=== BRANO ===
============================================================

Tutti i giorni portava fuori con il passeggino i bambini che le erano affidati. La baby-sitter Vivian Maier camminava per le strade di Chicago, un occhio ai pupi e uno alla macchina fotografica, che portava sempre con sè. Ogni tanto vedeva qualcosa che riteneva interessante: poteva essere un dettaglio, l’orlo di una gonna, una mano con le dita incrociate, o la sua stessa immagine riflessa in una vetrina. Allora parcheggiava i bambini in un angolo e scattava. Decine, centinaia di foto. Tornata a casa chiudeva i rullini in un cassetto e se ne dimenticava. Non mostrava a nessuno le sue foto. Una specie di Mary Poppins con la passione della fotografia.
Alla fine della sua vita, trascorsa gran parte a Chicago ma anche a New York e Los Angeles, con qualche viaggio in vari paesi finanziato dalla vendita di una casa di famiglia, la Vivian Maier aveva scattato circa 100.000 foto. Quasi tutte chiuse nei rullini da sviluppare. Quasi tutte chiuse in uno storage insieme ad altra roba. Non avendo i soldi per pagare lo storage, i suoi possedimenti vennero confiscati e venduti all’asta. Li comprò un certo John Maloof, due anni prima che la Maier morisse dopo essere scivolata su un marciapiede ghiacciato e aver battuto la testa, nel 2009.
Maloof fece sviluppare i rullini e mise le sue foto su Flickr, e le foto divennero virali.
La foto di Vivian Maier è strana e normale allo stesso tempo. Come le sue immagini, foto di strada, di gente comune e, soprattutto, di se stessa. Tanti autoritratti del suo viso spigoloso, non bello, ordinario, senza nessun particolare fascino. Il suo sguardo quieto arriva a Bologna, a Palazzo Pallavicini. Vivian Maier. La fotografa ritrovata è curata da Ann Morin, che ha dovuto spulciare nella enorme produzione della fotografa e ha scelto 120 immagini per raccontarla. La mostra è aperta fino al 27 maggio 2018.

============================================================

=== DATI ESTRATTI ===
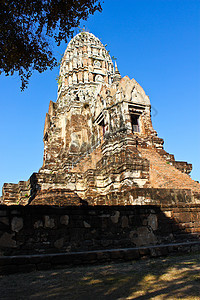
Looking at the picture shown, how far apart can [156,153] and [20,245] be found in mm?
11470

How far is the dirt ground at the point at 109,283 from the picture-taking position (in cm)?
251

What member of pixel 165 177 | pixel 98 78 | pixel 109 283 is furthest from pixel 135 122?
pixel 109 283

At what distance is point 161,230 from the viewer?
209 inches

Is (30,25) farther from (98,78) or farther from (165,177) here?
(98,78)

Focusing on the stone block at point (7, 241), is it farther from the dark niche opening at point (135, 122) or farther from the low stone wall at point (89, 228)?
the dark niche opening at point (135, 122)

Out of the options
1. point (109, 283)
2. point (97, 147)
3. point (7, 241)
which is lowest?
point (109, 283)

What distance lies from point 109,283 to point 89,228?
170cm

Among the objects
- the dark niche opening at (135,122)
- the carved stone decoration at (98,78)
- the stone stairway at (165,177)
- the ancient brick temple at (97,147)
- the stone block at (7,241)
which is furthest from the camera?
the carved stone decoration at (98,78)

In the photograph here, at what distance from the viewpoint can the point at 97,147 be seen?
18.1m

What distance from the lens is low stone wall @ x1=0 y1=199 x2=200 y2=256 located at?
13.2ft

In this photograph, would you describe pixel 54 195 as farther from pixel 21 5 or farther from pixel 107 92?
pixel 107 92

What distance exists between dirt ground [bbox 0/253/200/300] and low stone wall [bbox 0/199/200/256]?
651 mm

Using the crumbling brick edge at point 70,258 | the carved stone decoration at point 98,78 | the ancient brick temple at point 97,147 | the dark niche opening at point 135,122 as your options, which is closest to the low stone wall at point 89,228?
the crumbling brick edge at point 70,258

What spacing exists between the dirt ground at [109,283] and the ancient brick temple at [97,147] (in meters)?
3.24
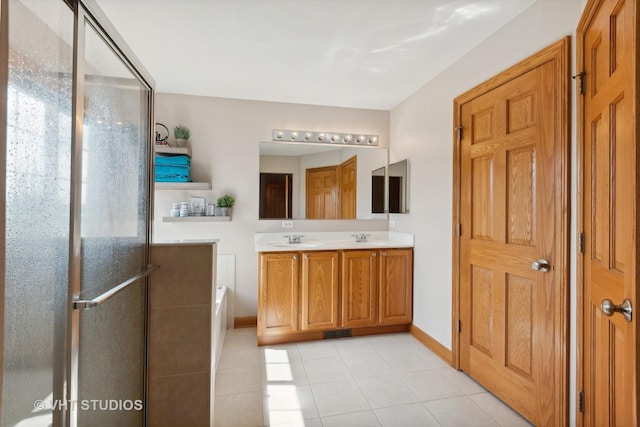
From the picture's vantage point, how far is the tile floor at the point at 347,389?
5.77 ft

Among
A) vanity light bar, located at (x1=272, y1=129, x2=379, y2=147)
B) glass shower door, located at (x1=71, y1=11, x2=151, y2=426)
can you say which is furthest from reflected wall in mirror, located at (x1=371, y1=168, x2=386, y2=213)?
glass shower door, located at (x1=71, y1=11, x2=151, y2=426)

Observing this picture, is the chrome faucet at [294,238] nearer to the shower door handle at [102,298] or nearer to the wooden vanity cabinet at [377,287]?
the wooden vanity cabinet at [377,287]

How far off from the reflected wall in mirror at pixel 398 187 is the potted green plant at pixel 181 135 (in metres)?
2.21

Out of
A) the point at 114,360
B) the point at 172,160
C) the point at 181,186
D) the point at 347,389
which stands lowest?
the point at 347,389

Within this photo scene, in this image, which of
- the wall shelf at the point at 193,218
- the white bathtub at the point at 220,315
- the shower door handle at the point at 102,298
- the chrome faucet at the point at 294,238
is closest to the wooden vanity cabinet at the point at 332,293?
the white bathtub at the point at 220,315

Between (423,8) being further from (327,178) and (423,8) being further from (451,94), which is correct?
(327,178)

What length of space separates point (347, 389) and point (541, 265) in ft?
4.69

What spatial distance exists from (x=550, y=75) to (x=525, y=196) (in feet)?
2.13

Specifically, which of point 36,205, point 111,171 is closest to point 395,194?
point 111,171

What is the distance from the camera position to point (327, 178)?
3414 mm

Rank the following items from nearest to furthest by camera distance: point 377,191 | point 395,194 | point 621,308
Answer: point 621,308 < point 395,194 < point 377,191

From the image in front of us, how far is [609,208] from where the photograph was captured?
Result: 1.14 meters

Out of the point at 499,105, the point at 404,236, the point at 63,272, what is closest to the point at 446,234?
the point at 404,236

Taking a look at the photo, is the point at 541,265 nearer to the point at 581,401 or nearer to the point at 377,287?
the point at 581,401
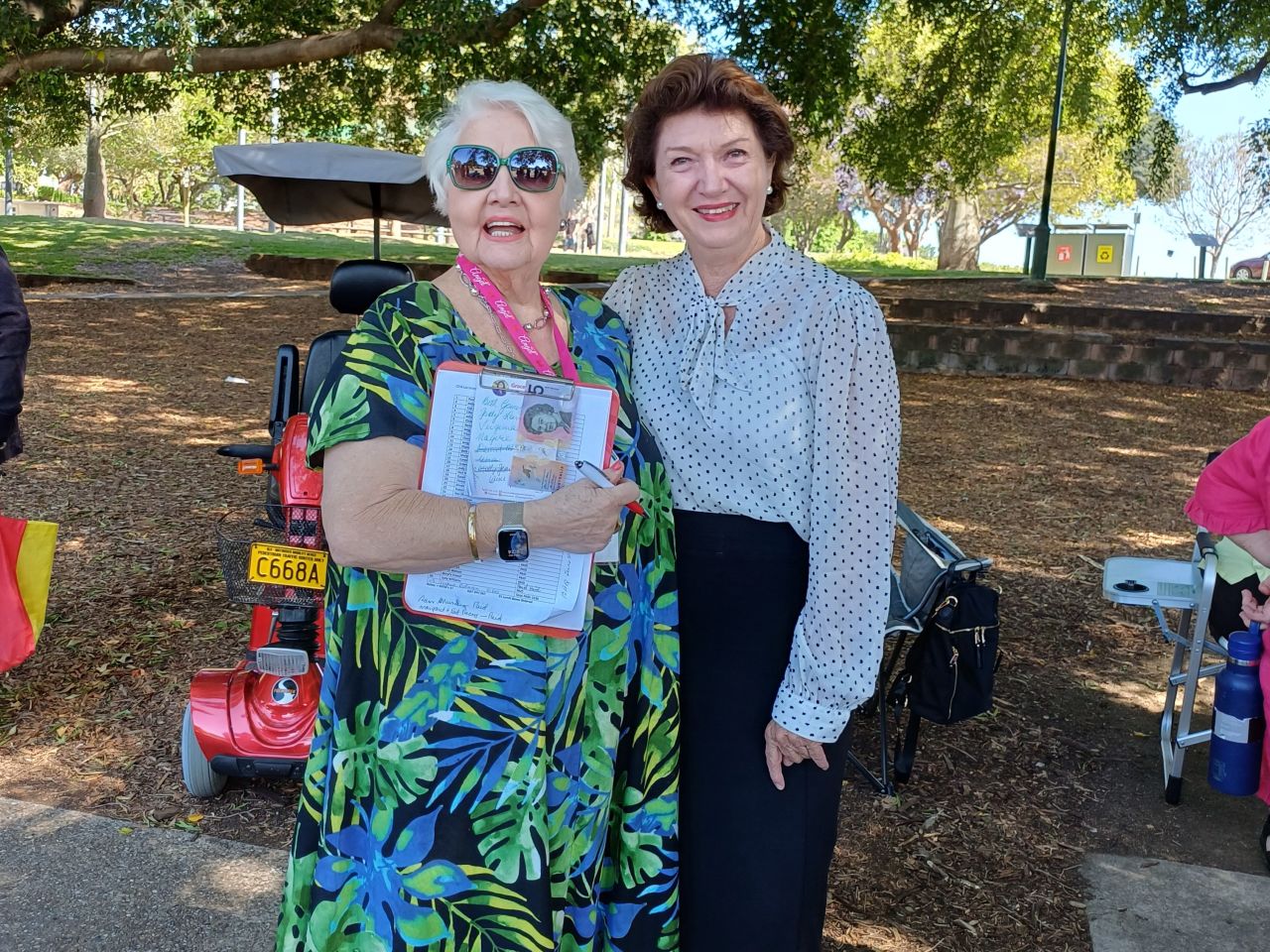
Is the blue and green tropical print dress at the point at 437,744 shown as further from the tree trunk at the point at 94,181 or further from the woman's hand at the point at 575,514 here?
the tree trunk at the point at 94,181

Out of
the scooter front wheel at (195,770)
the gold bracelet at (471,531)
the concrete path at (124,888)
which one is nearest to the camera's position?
the gold bracelet at (471,531)

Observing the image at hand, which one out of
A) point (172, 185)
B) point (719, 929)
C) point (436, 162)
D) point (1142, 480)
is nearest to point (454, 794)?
point (719, 929)

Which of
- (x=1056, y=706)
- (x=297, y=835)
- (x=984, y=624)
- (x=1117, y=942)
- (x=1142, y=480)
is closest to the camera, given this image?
(x=297, y=835)

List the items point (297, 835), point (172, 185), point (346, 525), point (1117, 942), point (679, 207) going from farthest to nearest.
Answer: point (172, 185), point (1117, 942), point (679, 207), point (297, 835), point (346, 525)

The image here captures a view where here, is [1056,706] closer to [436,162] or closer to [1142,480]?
[436,162]

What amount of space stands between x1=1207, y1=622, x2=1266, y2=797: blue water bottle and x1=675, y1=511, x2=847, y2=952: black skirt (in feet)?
6.49

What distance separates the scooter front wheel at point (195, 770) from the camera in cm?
380

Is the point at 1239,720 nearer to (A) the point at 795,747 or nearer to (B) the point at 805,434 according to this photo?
(A) the point at 795,747

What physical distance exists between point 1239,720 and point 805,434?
7.75ft

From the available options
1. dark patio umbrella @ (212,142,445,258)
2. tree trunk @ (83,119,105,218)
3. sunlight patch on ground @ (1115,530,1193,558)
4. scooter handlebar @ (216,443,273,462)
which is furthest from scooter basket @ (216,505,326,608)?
tree trunk @ (83,119,105,218)

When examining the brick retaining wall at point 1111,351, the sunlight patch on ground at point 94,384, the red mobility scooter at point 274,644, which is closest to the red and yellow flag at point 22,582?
the red mobility scooter at point 274,644

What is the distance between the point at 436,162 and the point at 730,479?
756mm

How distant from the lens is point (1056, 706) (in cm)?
489

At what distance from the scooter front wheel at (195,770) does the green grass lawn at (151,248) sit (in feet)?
52.6
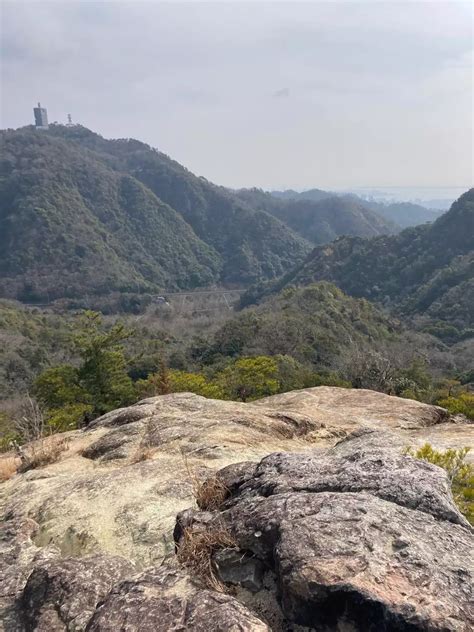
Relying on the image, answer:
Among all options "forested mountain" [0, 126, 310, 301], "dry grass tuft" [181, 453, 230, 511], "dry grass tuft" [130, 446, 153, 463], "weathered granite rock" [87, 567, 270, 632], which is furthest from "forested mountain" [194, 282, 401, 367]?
"forested mountain" [0, 126, 310, 301]

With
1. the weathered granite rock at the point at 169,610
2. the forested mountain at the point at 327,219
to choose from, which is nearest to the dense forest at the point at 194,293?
the forested mountain at the point at 327,219

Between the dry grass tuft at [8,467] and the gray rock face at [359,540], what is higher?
the gray rock face at [359,540]

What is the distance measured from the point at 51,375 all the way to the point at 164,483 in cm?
1706

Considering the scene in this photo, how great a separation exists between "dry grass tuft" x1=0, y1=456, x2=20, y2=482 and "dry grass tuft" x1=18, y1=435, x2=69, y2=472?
12cm

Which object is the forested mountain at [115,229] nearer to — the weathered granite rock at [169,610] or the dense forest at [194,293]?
the dense forest at [194,293]

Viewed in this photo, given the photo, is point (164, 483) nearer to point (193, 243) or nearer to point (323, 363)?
Answer: point (323, 363)

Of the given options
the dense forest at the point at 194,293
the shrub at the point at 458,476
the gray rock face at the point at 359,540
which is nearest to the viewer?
the gray rock face at the point at 359,540

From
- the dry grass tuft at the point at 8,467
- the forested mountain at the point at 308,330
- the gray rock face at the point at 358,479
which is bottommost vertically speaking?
the forested mountain at the point at 308,330

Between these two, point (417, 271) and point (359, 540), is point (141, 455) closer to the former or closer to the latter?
point (359, 540)

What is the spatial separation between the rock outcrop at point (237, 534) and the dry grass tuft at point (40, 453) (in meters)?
0.33

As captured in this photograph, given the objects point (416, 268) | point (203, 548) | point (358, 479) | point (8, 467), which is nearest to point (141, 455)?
point (8, 467)

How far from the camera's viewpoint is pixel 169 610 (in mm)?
3111

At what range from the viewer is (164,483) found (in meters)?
6.01

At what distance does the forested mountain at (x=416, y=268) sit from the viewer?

============================================================

=== SERIE DI ESERCIZI ===
**A)** Riscrivi tale e quale il passo del brano su Vivian Maier che si apre con le parole contenenti "La foto di Vivian" e si chiude con "27 maggio 2018.".
**B)** Secondo il brano su Vivian Maier, quante foto aveva scattato la fotografa alla fine della sua vita?
**C)** Trasforma in un elenco puntato il paragrafo del brano su Vivian Maier che comincia con "Alla fine della sua vita", mantenendo i fatti principali.

=== RISPOSTE IN ORDINE ===
**A)**
La foto di Vivian Maier è strana e normale allo stesso tempo. Come le sue immagini, foto di strada, di gente comune e, soprattutto, di se stessa. Tanti autoritratti del suo viso spigoloso, non bello, ordinario, senza nessun particolare fascino. Il suo sguardo quieto arriva a Bologna, a Palazzo Pallavicini. Vivian Maier. La fotografa ritrovata è curata da Ann Morin, che ha dovuto spulciare nella enorme produzione della fotografa e ha scelto 120 immagini per raccontarla. La mostra è aperta fino al 27 maggio 2018.

**B)** Circa 100.000.

**C)**
- Vivian Maier visse soprattutto a Chicago, ma anche a New York e Los Angeles.
- Fece alcuni viaggi in vari paesi, pagati con la vendita di una casa di famiglia.
- Alla fine della vita aveva scattato circa 100.000 foto.
- Quasi tutte erano in rullini ancora da sviluppare, chiusi in uno storage con altra roba.
- Non avendo i soldi per pagare lo storage, le furono confiscati i beni, poi venduti all'asta.
- Li comprò John Maloof, due anni prima della morte di lei.
- Morì nel 2009 dopo essere scivolata su un marciapiede ghiacciato e aver battuto la testa.